ASSIGNMENT: Return the data below exactly, but only from the line containing "Ultra Liquors Wine" through the line containing "شيفروليه كورفت Z51 كومبتيشين مقاعد C7", with both of those lines included.

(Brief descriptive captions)
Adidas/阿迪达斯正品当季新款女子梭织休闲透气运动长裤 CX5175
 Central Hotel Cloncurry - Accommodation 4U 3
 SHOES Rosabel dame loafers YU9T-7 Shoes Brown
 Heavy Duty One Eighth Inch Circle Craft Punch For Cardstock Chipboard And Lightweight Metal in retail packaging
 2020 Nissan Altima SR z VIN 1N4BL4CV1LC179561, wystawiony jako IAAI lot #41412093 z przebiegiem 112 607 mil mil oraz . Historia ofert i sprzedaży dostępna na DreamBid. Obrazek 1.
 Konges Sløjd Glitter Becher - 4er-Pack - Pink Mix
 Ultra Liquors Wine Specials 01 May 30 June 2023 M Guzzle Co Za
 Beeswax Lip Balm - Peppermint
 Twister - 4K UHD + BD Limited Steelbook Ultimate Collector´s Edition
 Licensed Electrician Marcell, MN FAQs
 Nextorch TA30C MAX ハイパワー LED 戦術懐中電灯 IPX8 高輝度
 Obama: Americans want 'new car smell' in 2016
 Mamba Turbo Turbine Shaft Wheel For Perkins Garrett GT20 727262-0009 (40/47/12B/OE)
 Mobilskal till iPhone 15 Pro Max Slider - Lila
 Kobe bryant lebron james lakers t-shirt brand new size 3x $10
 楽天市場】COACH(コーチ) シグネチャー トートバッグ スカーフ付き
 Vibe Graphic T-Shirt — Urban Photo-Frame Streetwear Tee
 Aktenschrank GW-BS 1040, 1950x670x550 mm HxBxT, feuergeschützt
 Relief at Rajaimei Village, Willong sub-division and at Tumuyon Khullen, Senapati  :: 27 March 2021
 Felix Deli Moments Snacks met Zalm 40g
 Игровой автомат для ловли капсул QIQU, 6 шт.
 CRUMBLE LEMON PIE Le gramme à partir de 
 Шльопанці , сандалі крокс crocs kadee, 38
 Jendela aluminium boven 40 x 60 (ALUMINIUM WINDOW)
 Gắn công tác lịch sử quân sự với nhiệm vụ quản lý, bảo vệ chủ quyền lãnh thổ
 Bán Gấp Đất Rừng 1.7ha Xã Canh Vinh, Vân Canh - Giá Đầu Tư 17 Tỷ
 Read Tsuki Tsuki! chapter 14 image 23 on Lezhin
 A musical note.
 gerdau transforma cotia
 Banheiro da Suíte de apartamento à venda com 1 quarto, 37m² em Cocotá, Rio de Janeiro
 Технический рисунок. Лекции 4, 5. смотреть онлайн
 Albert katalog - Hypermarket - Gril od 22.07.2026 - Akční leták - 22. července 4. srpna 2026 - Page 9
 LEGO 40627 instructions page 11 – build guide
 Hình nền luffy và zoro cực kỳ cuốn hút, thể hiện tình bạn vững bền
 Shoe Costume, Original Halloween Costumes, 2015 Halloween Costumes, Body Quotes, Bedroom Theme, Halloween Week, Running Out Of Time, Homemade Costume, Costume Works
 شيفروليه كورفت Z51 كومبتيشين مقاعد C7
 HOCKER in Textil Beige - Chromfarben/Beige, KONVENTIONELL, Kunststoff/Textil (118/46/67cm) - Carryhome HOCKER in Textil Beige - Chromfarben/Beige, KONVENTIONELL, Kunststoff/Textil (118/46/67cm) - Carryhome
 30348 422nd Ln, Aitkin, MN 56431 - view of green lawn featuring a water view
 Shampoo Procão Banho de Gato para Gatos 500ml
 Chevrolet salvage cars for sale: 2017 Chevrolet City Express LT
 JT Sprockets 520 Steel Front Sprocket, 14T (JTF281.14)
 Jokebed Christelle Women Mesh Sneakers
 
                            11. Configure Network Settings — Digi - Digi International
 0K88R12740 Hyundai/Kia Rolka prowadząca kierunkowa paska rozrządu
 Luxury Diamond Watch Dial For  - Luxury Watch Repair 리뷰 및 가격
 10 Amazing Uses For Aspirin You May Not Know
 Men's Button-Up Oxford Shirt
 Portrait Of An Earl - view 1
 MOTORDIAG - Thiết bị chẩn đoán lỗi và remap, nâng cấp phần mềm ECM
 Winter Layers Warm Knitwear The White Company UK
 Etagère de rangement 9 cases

EXERCISE OUTPUT:
 Ultra Liquors Wine Specials 01 May 30 June 2023 M Guzzle Co Za
 Beeswax Lip Balm - Peppermint
 Twister - 4K UHD + BD Limited Steelbook Ultimate Collector´s Edition
 Licensed Electrician Marcell, MN FAQs
 Nextorch TA30C MAX ハイパワー LED 戦術懐中電灯 IPX8 高輝度
 Obama: Americans want 'new car smell' in 2016
 Mamba Turbo Turbine Shaft Wheel For Perkins Garrett GT20 727262-0009 (40/47/12B/OE)
 Mobilskal till iPhone 15 Pro Max Slider - Lila
 Kobe bryant lebron james lakers t-shirt brand new size 3x $10
 楽天市場】COACH(コーチ) シグネチャー トートバッグ スカーフ付き
 Vibe Graphic T-Shirt — Urban Photo-Frame Streetwear Tee
 Aktenschrank GW-BS 1040, 1950x670x550 mm HxBxT, feuergeschützt
 Relief at Rajaimei Village, Willong sub-division and at Tumuyon Khullen, Senapati  :: 27 March 2021
 Felix Deli Moments Snacks met Zalm 40g
 Игровой автомат для ловли капсул QIQU, 6 шт.
 CRUMBLE LEMON PIE Le gramme à partir de 
 Шльопанці , сандалі крокс crocs kadee, 38
 Jendela aluminium boven 40 x 60 (ALUMINIUM WINDOW)
 Gắn công tác lịch sử quân sự với nhiệm vụ quản lý, bảo vệ chủ quyền lãnh thổ
 Bán Gấp Đất Rừng 1.7ha Xã Canh Vinh, Vân Canh - Giá Đầu Tư 17 Tỷ
 Read Tsuki Tsuki! chapter 14 image 23 on Lezhin
 A musical note.
 gerdau transforma cotia
 Banheiro da Suíte de apartamento à venda com 1 quarto, 37m² em Cocotá, Rio de Janeiro
 Технический рисунок. Лекции 4, 5. смотреть онлайн
 Albert katalog - Hypermarket - Gril od 22.07.2026 - Akční leták - 22. července 4. srpna 2026 - Page 9
 LEGO 40627 instructions page 11 – build guide
 Hình nền luffy và zoro cực kỳ cuốn hút, thể hiện tình bạn vững bền
 Shoe Costume, Original Halloween Costumes, 2015 Halloween Costumes, Body Quotes, Bedroom Theme, Halloween Week, Running Out Of Time, Homemade Costume, Costume Works
 شيفروليه كورفت Z51 كومبتيشين مقاعد C7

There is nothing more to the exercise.